DESCRIÇÃO DO PROBLEMA
Devolva, sem qualquer alteração, a passagem do texto sobre competitividade, globalização e lusofonia compreendida entre "Os partidos de" e "há mesmo alternativa.", inclusive.

TEXTO

—————

Nº 2643 - Abril de 2022
Pessoa coletiva com estatuto de utilidade pública
Competitividade, globalização e lusofonia
Dr.
Vítor Ramalho

Estruturei esta minha intervenção com a consciência de que a economia é um instrumento da política.*

As posições de Olaf Scholz representam uma grande viragem na política externa e o propósito de reforçar a coesão da UE.

É de saudar e encorajar.

É útil, porém, avaliar-se o tardio acordar da UE face às tergiversações que teve e aos erros que cometeu que não podem repetir-se.

Com a implosão da URSS, o conceito de democracia liberal foi universalizado com base no princípio “um homem, um voto”, sem se atender à realidade étnica e cultural diferenciada de cada pais, o que conduziu a guerras, como, na Europa, na ex-Jugoslávia.

Nelson Mandela foi quem o entendeu como ninguém adaptando os mecanismos constitucionais e a legislação promulgada sob a sua influência para que a fase de transição para um governo maioria na África do Sul fosse clara.

Depois das primeiras eleições livres, o cargo de Vice-Presidente, o país deveria ser ocupado – como foi – pelo segundo partido mais votado e De Klerk acabou Vice-Presidente da África do Sul.

E porque todos os partidos com mais de 5% de votos deveriam participar no futuro governo, o INKATA, partido com base maioritária no povo zulu, foi representado no poderoso Ministério do Interior por Mangosuthu Buthelezi, exatamente por ter tido percentagem de votos superior.

Sucede que, neste quadro, a OMC foi enquadrada por uma displicente conceção neoliberal, conduzindo ao hegemónico reconhecimento dos mercados a que o Papa Francisco apelidou de capitalismo selvagem sem valores e princípios.

A deslocalização de empresas para mercados fora de portas, com baixos salários, é um exemplo do modo com a UE não soube agir.

Aliás, com a recente pandemia, a UE sentiu o quanto desarmada estava, inclusive, na produção de bens simples, como máscaras de proteção individual e equipamentos hospitalares.

A intenção – tardia, diga-se –, passou a ser a reindustrialização. Ainda bem!

Portanto, os ideários dos partidos fundadores da UE, democratas cristãos e socialistas, acompanharam a ‘moda’ e secundarizaram-se, pelo que o pragmatismo em toda a linha tornou-se invasor da estratégia.

A propósito, apenas duas breves notas esclarecedoras: O ex-Chanceler alemão socialista Gerhard Schroeder passou a aceitar ser dirigente da empresa russa Gasprom e Merkel, de um partido democrata cristão, impulsionou a construção do gasoduto Nord Stream 2

Os partidos de extrema-direita radicais passaram a ter representações significativas e o distanciamento dos cidadãos dos partidos e da política passou a ter redobrada preocupação.

As tergiversações da UE, obnubilando objetivos, fez-lhe diminuir a voz na influência política que lhe era exigível.

Hoje, sobre a pandemia, surgiu a invasão à Ucrânia.

Esta, ao unir o ocidente, envolveu por parte da UE, uma resposta solidária à integração de milhões de refugiados da guerra, suportando o aumento generalizado dos preços, inclusive, de alimentos.

Ao acordar, pela segunda vez, a UE assumiu uma resposta estratégica. Não há mesmo alternativa.

—————

LISTAGEM DE DADOS
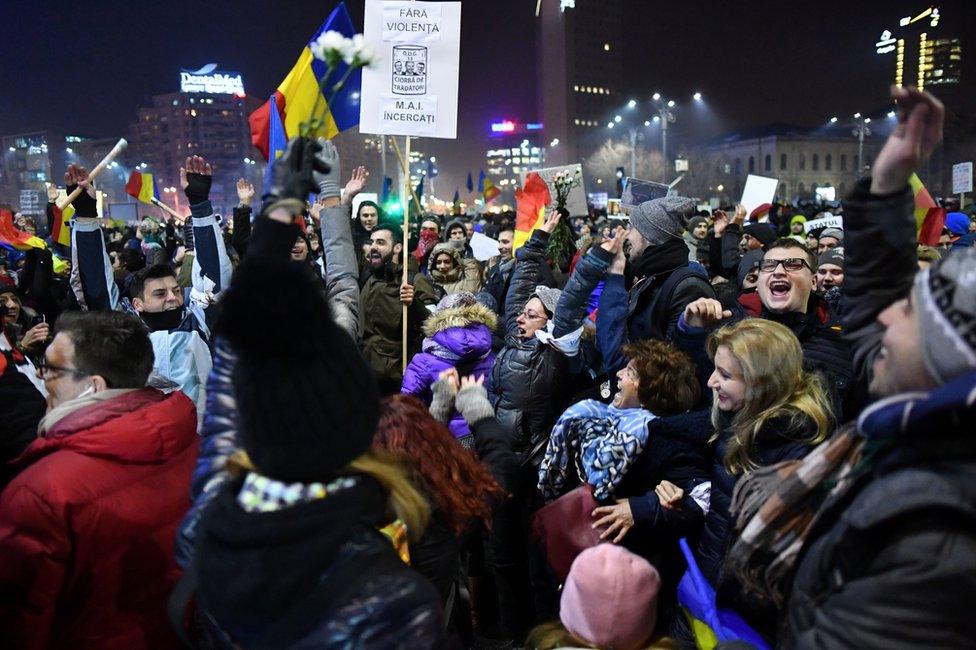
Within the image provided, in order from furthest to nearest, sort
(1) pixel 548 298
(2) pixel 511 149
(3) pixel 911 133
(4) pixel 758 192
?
1. (2) pixel 511 149
2. (4) pixel 758 192
3. (1) pixel 548 298
4. (3) pixel 911 133

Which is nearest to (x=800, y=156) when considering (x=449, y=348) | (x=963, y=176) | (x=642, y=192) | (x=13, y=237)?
(x=963, y=176)

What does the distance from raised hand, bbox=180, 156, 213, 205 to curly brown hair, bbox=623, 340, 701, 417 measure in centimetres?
338

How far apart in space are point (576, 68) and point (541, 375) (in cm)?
12957

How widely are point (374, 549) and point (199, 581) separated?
1.45 feet

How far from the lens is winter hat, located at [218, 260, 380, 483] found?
4.95ft

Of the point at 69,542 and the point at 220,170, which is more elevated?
the point at 220,170

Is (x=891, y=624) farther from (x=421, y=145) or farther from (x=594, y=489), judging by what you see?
(x=421, y=145)

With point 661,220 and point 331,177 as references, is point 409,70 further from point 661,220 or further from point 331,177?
point 331,177

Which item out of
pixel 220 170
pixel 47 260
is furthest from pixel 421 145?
pixel 47 260

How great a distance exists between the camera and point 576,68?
12375cm

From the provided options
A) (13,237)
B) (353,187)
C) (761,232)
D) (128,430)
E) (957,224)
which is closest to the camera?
(128,430)

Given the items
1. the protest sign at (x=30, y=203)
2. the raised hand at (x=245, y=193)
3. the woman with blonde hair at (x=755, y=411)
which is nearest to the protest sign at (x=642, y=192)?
the raised hand at (x=245, y=193)

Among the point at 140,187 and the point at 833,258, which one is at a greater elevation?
the point at 140,187

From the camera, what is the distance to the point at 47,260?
331 inches
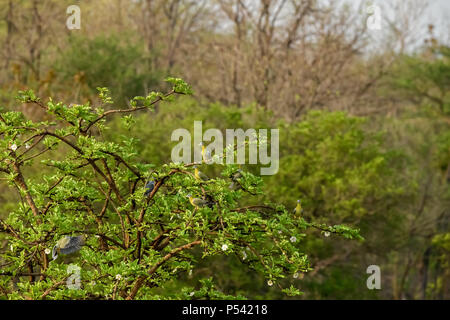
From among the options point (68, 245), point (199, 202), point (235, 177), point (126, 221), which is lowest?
point (68, 245)

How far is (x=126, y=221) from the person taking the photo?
4578mm

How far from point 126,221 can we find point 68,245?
0.48 metres

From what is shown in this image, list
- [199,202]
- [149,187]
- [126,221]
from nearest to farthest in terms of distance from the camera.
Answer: [199,202] → [149,187] → [126,221]

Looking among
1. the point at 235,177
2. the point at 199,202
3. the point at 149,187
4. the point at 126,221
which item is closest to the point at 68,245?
the point at 126,221

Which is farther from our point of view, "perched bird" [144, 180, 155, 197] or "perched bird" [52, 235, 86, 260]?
"perched bird" [144, 180, 155, 197]

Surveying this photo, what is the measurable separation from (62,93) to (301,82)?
723cm

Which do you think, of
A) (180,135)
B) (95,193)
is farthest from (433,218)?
(95,193)

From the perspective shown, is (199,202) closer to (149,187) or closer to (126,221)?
(149,187)

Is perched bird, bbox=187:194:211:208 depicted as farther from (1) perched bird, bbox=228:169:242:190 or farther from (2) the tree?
(1) perched bird, bbox=228:169:242:190

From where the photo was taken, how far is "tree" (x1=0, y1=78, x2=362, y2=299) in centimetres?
400

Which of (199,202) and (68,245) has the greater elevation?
(199,202)

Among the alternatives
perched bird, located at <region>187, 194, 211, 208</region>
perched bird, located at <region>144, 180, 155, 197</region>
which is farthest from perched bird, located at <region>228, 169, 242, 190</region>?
perched bird, located at <region>144, 180, 155, 197</region>

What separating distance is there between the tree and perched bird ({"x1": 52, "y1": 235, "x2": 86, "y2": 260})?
2.1 inches
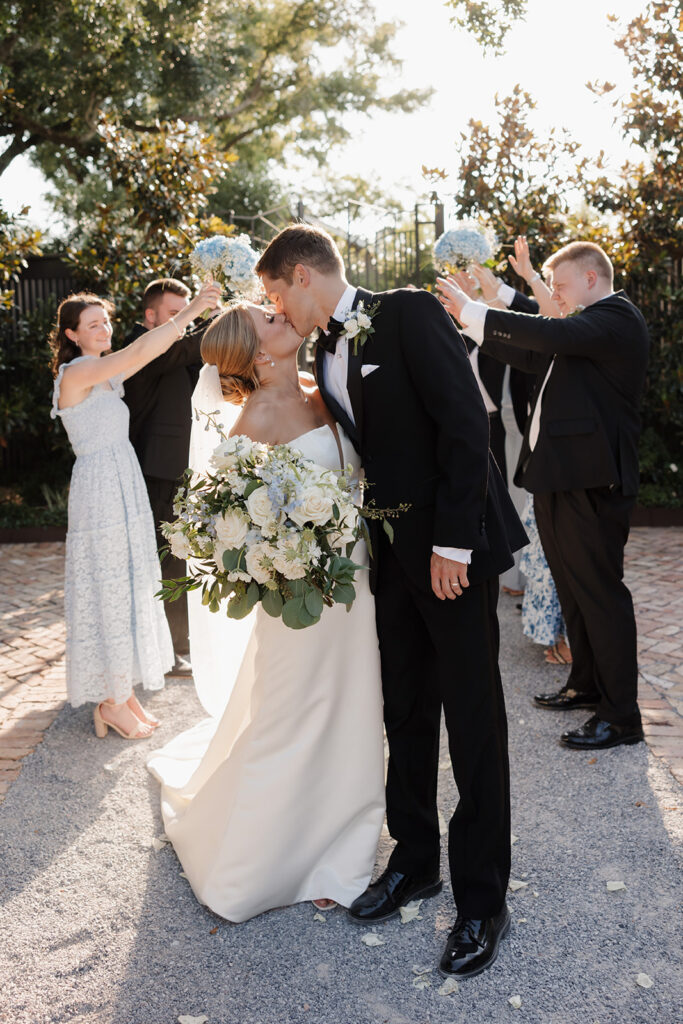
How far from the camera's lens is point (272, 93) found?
65.6ft

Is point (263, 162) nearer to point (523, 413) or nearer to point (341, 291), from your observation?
point (523, 413)

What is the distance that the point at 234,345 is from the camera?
337 centimetres

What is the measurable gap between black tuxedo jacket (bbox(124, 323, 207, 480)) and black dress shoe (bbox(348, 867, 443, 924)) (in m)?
3.21

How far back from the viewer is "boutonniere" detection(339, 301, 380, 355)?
116 inches

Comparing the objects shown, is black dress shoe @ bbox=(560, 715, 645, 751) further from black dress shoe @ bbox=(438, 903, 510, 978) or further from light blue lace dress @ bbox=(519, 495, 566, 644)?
black dress shoe @ bbox=(438, 903, 510, 978)

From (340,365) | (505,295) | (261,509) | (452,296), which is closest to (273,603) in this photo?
(261,509)

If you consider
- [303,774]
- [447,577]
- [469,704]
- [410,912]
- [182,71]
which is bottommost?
[410,912]

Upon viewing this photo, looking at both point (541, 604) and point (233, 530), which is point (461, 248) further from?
point (233, 530)

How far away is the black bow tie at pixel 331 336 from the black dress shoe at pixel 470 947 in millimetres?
2013

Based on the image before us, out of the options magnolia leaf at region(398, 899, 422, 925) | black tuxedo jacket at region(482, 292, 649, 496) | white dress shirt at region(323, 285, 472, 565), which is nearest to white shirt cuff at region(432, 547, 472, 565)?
white dress shirt at region(323, 285, 472, 565)

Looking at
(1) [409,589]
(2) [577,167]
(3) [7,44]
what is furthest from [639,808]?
(3) [7,44]

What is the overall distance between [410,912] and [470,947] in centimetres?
35

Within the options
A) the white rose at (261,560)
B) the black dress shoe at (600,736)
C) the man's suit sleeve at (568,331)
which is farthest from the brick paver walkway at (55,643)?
the white rose at (261,560)

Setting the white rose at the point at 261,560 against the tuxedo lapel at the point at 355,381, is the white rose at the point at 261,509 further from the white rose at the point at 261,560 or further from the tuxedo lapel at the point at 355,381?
the tuxedo lapel at the point at 355,381
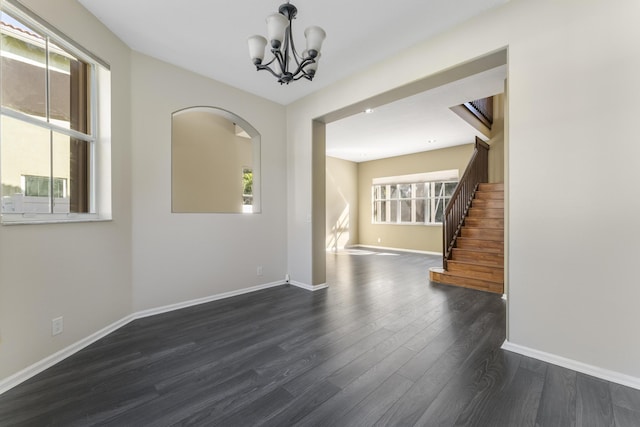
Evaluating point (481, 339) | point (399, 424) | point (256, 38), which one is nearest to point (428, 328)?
point (481, 339)

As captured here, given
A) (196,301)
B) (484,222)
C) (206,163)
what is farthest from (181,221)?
(484,222)

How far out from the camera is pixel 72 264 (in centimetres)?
226

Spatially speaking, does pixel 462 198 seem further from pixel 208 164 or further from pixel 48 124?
pixel 48 124

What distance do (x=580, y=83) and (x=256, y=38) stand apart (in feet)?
8.16

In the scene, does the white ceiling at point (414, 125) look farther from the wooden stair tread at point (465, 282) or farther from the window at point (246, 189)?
the wooden stair tread at point (465, 282)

—————

RESPOSTA AO PROBLEMA
Os partidos de extrema-direita radicais passaram a ter representações significativas e o distanciamento dos cidadãos dos partidos e da política passou a ter redobrada preocupação.

As tergiversações da UE, obnubilando objetivos, fez-lhe diminuir a voz na influência política que lhe era exigível.

Hoje, sobre a pandemia, surgiu a invasão à Ucrânia.

Esta, ao unir o ocidente, envolveu por parte da UE, uma resposta solidária à integração de milhões de refugiados da guerra, suportando o aumento generalizado dos preços, inclusive, de alimentos.

Ao acordar, pela segunda vez, a UE assumiu uma resposta estratégica. Não há mesmo alternativa.